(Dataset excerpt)

·····

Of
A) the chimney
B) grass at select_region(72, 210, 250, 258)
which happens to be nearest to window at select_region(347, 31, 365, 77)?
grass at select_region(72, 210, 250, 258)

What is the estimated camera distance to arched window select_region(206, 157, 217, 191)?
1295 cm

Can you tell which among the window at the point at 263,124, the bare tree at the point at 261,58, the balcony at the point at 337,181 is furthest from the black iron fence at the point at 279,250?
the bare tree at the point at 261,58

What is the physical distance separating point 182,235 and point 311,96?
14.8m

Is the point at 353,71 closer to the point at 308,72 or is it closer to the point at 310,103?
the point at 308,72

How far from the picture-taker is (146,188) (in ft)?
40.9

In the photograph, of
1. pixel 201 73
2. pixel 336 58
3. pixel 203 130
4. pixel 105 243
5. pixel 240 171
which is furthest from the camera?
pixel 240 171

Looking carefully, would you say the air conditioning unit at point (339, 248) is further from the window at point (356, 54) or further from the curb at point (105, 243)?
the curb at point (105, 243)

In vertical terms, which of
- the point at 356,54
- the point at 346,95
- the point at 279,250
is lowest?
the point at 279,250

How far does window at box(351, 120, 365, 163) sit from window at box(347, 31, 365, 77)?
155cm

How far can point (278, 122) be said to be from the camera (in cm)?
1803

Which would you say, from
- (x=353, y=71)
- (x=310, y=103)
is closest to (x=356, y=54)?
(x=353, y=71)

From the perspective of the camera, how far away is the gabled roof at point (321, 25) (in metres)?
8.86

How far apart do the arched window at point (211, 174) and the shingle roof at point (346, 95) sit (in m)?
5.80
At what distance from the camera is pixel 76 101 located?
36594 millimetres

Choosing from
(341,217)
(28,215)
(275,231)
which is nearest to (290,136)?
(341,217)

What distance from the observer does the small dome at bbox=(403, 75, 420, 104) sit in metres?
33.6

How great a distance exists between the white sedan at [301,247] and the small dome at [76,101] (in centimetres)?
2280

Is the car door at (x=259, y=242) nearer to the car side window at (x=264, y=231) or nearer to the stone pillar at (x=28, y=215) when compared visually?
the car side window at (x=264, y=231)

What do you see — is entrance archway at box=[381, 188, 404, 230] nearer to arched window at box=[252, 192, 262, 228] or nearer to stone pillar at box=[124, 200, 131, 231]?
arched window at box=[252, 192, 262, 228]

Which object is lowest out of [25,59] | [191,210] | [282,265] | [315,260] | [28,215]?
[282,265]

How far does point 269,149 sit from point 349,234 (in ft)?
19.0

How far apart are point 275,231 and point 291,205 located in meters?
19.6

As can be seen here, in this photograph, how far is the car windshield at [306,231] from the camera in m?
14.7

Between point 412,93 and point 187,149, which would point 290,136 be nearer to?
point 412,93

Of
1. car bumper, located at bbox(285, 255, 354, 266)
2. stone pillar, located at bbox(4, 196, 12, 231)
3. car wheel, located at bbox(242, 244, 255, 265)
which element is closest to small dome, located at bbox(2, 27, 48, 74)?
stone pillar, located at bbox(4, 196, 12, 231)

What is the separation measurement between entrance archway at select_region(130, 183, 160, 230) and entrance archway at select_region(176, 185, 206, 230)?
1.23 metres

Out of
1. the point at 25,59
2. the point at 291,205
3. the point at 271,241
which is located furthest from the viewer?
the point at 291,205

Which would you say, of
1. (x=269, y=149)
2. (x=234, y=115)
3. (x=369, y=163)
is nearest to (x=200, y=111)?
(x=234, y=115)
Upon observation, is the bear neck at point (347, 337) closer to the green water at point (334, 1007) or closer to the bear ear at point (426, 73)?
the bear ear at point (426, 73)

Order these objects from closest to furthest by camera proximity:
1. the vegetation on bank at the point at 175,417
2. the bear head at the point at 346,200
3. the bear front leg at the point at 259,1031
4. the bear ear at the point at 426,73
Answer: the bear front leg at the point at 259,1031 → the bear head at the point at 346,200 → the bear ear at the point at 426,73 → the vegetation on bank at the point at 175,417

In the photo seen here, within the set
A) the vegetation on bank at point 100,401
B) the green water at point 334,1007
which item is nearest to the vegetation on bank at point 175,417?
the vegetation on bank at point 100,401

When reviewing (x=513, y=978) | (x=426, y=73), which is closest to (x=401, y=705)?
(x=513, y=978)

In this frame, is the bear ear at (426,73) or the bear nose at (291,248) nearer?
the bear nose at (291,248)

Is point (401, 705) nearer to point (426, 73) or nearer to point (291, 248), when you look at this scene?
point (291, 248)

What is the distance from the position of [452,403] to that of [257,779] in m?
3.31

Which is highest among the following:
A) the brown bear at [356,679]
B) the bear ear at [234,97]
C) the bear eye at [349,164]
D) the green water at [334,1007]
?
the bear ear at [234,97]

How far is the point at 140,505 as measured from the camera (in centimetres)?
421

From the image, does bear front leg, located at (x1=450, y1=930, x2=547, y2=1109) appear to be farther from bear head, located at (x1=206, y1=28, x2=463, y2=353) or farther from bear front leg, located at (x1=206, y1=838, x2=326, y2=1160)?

·····

**SET TASK:**
Rewrite the stretch from "Order these objects" through "Answer: the bear" with "objects" switched to "items", leaving everything else as it stands.

**SOLUTION:**
Order these items from closest to furthest by camera proximity:
1. the vegetation on bank at the point at 175,417
2. the bear head at the point at 346,200
3. the bear front leg at the point at 259,1031
4. the bear ear at the point at 426,73
Answer: the bear front leg at the point at 259,1031 → the bear head at the point at 346,200 → the bear ear at the point at 426,73 → the vegetation on bank at the point at 175,417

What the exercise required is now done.